Is it possible to improve your relationship even if your partner is not interested in couples therapy? Yes! One of the most important skills in long-term relationships is self-awareness – understanding your personal history and the way it affects how you “show up” in intimate relationships. The good news is that self-awareness is like a muscle – the more you exercise it, the stronger it becomes. Keep reading for questions to strengthen your self-awareness:

  1. What did you learn about relationships from watching your parents or caregivers?
  2. How did your family balance time together vs. time apart?
  3. Did your family members demand loyalty and respect, or was it earned?
  4. How did your parents or caregivers make decisions? How did they handle differences of opinion? Who had the “veto power”?

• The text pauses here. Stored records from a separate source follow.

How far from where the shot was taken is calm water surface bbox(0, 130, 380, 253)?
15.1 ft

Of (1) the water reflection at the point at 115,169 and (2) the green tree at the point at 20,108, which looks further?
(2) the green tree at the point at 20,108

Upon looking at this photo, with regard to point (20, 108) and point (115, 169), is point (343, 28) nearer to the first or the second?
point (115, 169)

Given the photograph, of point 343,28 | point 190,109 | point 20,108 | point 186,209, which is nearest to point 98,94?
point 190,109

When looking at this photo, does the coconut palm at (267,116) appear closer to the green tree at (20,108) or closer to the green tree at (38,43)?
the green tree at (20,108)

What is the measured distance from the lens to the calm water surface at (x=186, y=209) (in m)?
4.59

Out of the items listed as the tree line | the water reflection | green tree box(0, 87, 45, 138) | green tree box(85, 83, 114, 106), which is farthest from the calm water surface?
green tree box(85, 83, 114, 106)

  5. What are your strengths and how do they contribute to your relationship? What are your areas for growth and how do they affect your relationship?

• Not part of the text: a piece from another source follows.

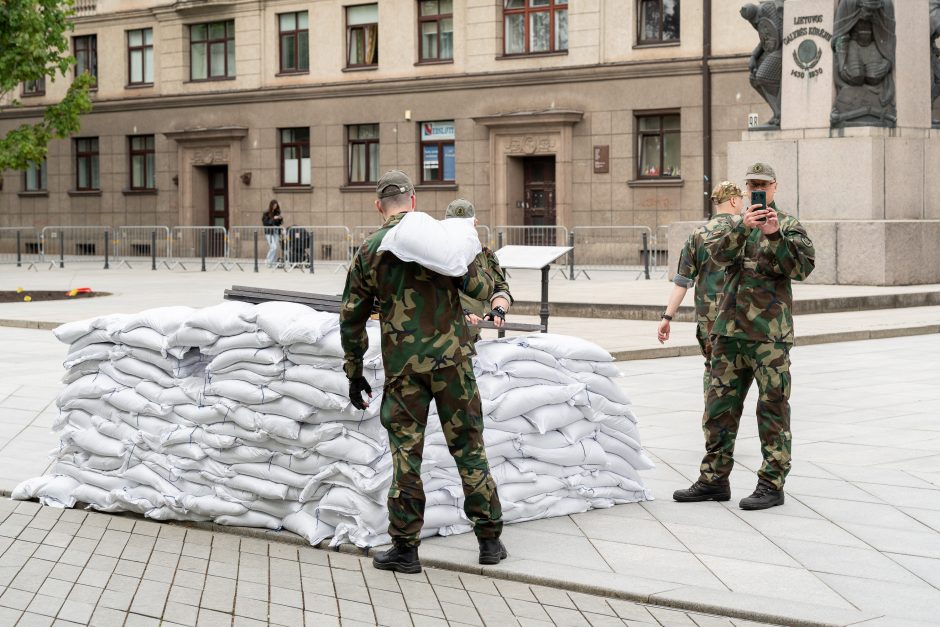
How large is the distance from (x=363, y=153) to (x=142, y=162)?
854 cm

  6. What is your “soft spot” in relationships (e.g., I’m not good enough; I’ll always be alone; No one will ever love me, etc.)? How do you react when you feel this way?
  7. In times of stress, how do you typically respond? What do you expect from your partner during these times?

I have witnessed the change that happens once clients acknowledge that it is their primary job to focus on their contribution (vs. their partner’s contribution) to relationship problems. When we release our partners from the pressure to be a certain way (and we release ourselves from the pressure to police them), it becomes a lot easier to focus on the task at hand: being curious about who you are and using these insights to figure out what you want out of life.